There is no high quality research that supports standardized test for children of this age. For an extensive list of this research, Alberta teacher Dan Scratch has created an excellent resource: A Collection of Research on Standardized Testing
Similarly: “In an article for Education Week, Alfie Kohn, an independent lecturer and author of "The Case Against Standardized Testing," Called children the victims of standardized testing and asserts that virtually no experts in early childhood education believe tests should be administered to children younger than 8 or 9 years old. Kohn also argues that standardized tests promote teaching children superficial thinking, rather than pursuing deeper learning.” The Classroom.com
Of course, our favourite random but standout recommendation is 26. Where they saved the best for last:
26. Recommendation: Examine the efficacy of cursive writing for student learning.

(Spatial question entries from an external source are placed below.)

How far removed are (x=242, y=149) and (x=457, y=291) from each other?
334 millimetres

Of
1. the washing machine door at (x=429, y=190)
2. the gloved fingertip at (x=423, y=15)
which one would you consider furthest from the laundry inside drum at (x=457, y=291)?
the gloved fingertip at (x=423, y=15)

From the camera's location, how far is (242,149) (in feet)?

What kind of curriculum review, 30 years overdue, would it be, if cursive writing didn’t get its own mic drop mention? Nothing says “ 21st century work ready” like cursive writing!
This review and its subsequent recommendations does almost everything but address curriculum.

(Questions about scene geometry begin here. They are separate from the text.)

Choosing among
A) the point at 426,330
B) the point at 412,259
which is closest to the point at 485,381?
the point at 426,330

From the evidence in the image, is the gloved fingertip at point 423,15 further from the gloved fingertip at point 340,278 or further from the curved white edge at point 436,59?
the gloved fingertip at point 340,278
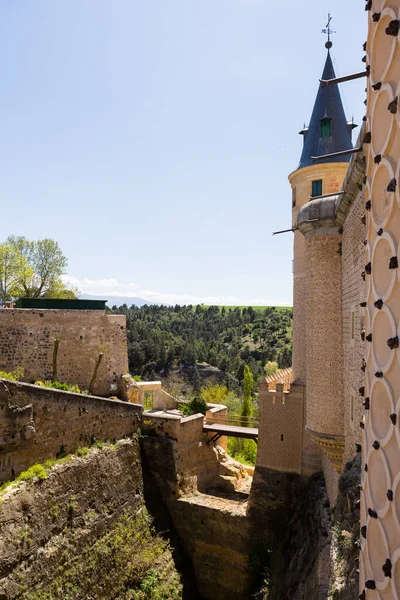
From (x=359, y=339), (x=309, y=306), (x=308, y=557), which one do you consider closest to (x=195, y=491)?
(x=308, y=557)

It rarely refers to curriculum outcomes, and makes vague recommendations about “enhancing learning”.
It does not address the needs of LGBTQ2+, racialized, newcomer, or students in poverty or with disabilities.

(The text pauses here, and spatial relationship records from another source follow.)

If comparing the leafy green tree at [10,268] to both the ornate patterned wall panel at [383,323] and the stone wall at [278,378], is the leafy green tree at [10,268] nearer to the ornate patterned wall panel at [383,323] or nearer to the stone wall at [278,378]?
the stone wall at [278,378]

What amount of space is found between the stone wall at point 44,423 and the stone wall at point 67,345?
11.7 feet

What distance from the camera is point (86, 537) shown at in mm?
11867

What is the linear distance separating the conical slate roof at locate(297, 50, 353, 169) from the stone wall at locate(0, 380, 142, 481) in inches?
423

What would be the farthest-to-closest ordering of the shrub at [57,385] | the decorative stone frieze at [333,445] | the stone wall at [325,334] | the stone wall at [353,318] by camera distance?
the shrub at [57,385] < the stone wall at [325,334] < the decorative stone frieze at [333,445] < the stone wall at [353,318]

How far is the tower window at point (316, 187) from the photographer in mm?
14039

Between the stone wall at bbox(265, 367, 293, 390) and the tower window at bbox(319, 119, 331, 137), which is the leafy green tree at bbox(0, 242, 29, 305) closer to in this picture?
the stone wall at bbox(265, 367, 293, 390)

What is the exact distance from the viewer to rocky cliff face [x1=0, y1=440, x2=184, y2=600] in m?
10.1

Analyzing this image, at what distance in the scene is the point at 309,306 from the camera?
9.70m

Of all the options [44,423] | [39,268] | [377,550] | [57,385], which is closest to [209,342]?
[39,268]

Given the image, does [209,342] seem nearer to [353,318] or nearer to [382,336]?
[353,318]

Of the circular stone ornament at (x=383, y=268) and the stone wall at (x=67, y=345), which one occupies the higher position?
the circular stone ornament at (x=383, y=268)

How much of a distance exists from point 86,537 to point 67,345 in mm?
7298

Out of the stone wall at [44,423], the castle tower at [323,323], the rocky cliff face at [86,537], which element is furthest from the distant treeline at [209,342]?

It fails to address the need for students to see themselves reflected in their curriculum and how curriculum can and should be used to forge relationships with people in their schools, like other students, like teachers and educational assistants.
It does not address the developmental journey of children. Children, students seem like static actors in this review, there’s no role for their needs or voice.
Zero consideration is given to the effects that standardized tests and academic streaming have on children, while recommending both practices begin at earlier ages than currently exist.
It makes absolutely no mention about curriculum being an important tool to engage students.
The primary factors for student success are not about understanding Alberta's resource rich economy, nor making contact with potential employers, but feeling heard, building confidence and feeling relevant, and valued.
This panel jumped all over the place covering issues of economy, employment, standardize testing, cursive writing and even creating an “end student”. The assembly line tone of this report runs absolutely contrary to everything public education is meant to be and meant to achieve.
Children are not “end products”.
Students should not spend 12 years interviewing for jobs.
This curriculum review panel is a real time example of Goodhart’s Law: When a measure becomes a target, it ceases to be a good measure.
We should be very concerned that this document in any way will guide our government in creating curriculum for our children. Have your voices heard. Write your MLA, write the Minister Adriana LaGrange, organize in your community, start conversations at school council about advocacy in lieu of fundraising, attend an SOS info session if possible. Start contemplating actions you can take in your communities that show your support for public education, students, and teachers. If you have a child in grades 6 or 9, consider opting out of standardized tests this year.
We are currently working on an Advocate’s Toolkit with information on how to get active in your community that we hope to have available shortly. In the meantime, keep the conversations going, let’s reclaim public education.